Guyatt et al.’s letter concludes, that in the absence of strong evidence to determine whether a treatment is justified, the patient’s claim must be accepted and the treatment requested prescribed. This is medically exorbitant, and it is doubtful that other similar situations exist. However, we see very often that the doctor complies with the request of the person who has become his client instead of his patient, particularly in the prescription of sick leave. We agree that “it is profoundly misguided to cast health care based on low-certainty evidence as bad care”, and that non–evidence-based data is not ‘bad science’ Certainly, “enlightened individuals often legitimately and wisely choose such interventions”, but what about ‘unenlightened’ people? Adolescents who are still searching for themselves and are prey to influencers of all kinds? Believing that the person who is suffering knows what treatment they need is an illusion.
Finally, let us point out another semantic shift in the letter from Guyatt et al.: “forbidding delivery of gender-affirming care […] on the basis of low certainty evidence is a clear violation of the principles of evidence-based shared decision-making and is unconscionable”. Who is talking about ‘forbidding care delivery’? Competent therapists, doctors, psychologists, who treat these patients do not prohibit anything: they propose on a case-by-case basis, and associations like the Society for Evidence-based Gender Medicine (or the Observatoire La Petite Sirène in France) issue recommendations, but cannot ‘forbid’ experienced practitioners from any prescription that they deem appropriate, depending on the patient: age, physiological and psychological state, existence of an intercurrent pathology; and more specifically for adolescents: relationships with parents, with classmates, etc. Each patient is unique and our goal, as therapists, is to relieve his/her suffering without creating new ones. Is it too much to ask to respect the doctor’s choice when he proposes a therapy (or an absence of therapy), when only ‘low-certainty evidence’ is available?

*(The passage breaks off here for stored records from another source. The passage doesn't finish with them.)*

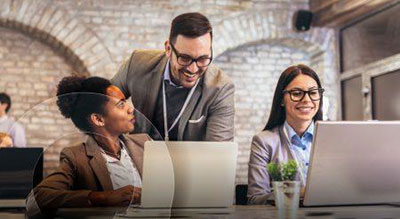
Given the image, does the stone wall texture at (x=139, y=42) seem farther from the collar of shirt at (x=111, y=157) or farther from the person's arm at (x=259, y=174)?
the collar of shirt at (x=111, y=157)

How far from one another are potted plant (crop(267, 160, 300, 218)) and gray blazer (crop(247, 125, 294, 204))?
53 cm

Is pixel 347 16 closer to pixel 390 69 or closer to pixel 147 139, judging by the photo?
pixel 390 69

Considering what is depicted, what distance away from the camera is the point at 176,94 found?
8.86 feet

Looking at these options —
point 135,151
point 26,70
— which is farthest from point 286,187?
point 26,70

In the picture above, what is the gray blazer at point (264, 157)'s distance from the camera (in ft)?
8.43

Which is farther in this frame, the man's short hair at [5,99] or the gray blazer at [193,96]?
the man's short hair at [5,99]

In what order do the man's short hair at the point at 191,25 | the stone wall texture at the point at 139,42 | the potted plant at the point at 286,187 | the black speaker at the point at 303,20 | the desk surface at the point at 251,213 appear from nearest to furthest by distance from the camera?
the desk surface at the point at 251,213 < the potted plant at the point at 286,187 < the man's short hair at the point at 191,25 < the stone wall texture at the point at 139,42 < the black speaker at the point at 303,20

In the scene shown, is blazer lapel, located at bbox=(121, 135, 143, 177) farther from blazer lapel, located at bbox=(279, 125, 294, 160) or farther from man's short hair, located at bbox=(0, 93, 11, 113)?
man's short hair, located at bbox=(0, 93, 11, 113)

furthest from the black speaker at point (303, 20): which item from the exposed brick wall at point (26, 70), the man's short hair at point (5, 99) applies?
the man's short hair at point (5, 99)

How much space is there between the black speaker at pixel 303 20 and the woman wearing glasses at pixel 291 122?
10.6ft

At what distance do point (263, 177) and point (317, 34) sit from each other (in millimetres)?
3727

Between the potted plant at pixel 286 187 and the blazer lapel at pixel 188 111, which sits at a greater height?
the blazer lapel at pixel 188 111

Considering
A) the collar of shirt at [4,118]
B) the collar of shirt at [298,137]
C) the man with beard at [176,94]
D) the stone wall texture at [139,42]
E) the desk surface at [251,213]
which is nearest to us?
the desk surface at [251,213]

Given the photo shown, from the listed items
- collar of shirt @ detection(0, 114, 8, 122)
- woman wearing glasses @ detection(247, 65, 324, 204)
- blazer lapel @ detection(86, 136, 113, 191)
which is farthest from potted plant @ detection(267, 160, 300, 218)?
collar of shirt @ detection(0, 114, 8, 122)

Jacques Robert, emeritus professor of medicine, Bordeaux, France
References
1. Miroshnychenko A, Roldan Y, Ibrahim S, Kulatunga-Moruzi C, Montante S, Couban R, Guyatt G, Brignardello -Petersen R. Puberty blockers for gender dysphoria in youth: A systematic review and meta-analysis. Arch Dis Child 2025; 110(6): 429-436.
2. Miroshnychenko A, Ibrahim S, Roldan Y, Kulatunga-Moruzi C, Montante S, Couban R, Guyatt G, Brignardello -Petersen R. Gender affirming hormone therapy for individuals with gender dysphoria aged <26 years: a systematic review and meta-analysis. Arch Dis Child 2025; 110(6): 437-445.
3. Miroshnychenko A, Roldan YM, Ibrahim S, Kulatunga-Moruzi C, Dahlin K, Montante S, Couban R, Guyatt G, Brignardello -Petersen R. Mastectomy for individuals with gender dysphoria younger than 26 years: A systematic review and meta-analysis. plastic Rebuild Surg 2025; 155(6): 915-923.